[aspect-devel] Solution goes wrong after restart

Mon May 4 06:28:00 PDT 2015

Hey Siqi,

I can not reproduce it on my workstation:
- changed end time to 0, resume=false
- ran with mpirun -n 24
- waited until it stopped
- set end time to 2e5, resume=true
- ran with mpirun -n 24
- output/solution-00001 looks fine

Sorry, I have no idea what is going on and I don't think that this is
a configuration problem (because you experience this on different
machines).

On Sun, Apr 19, 2015 at 9:14 PM, Siqi Zhang <siqi.zhang at mq.edu.au> wrote:
> Hi Timo,
>
> I tried to troubleshoot this problem, still no clue. This thing just drives
> me crazy.
> Disable/enable MPI_IO in p4est build doesn't change the result, revert p4est
> version from 1.1 to 0.3.4.2 doesn't change it either. I also tried the
> development version of deal.II, the problem still exists.
>
> After set the "end time = 0" while keeping the refinement setting, and
> restart with the same setting:
> The problem seems repeatable with 24 processors (across 2 nodes).
> The problem seems repeatable with 24 processors (on 1 node).
> The problem disappears with 12 processors (across 2 nodes).
>
> The problem disappear after remove the initial refinement (predefined
> refinement levels depends on depth) , I guess the grid need to be complex
> enough for this to happen.
>
> The problem is not so random here. For the certain prm with certain number
> of processors, the problem seems always happen. But it may disappear when
> changing the prm file and processor numbers.
> And I also encounter the similar problem at other machines (using same
> packages setting, manually built by different compiler and different MPI
> version, and different file system): supercomputer NCI_Raijin (OpenMPI
> 1.6.3, intel compiler 12.1.9.293, lustre file system), and our single node
> machine (OpenMPI 1.8.4, Intel compiler 15.0.0, local disk)

== Information supplied ==
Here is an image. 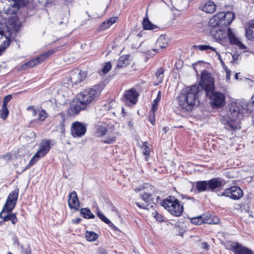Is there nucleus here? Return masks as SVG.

== Job ==
In the thread about the solution going wrong after restart, with how many processors across 2 nodes did the problem disappear? The lines above stand apart from the thread and are separate material.

== Solved exercise ==
12 processors.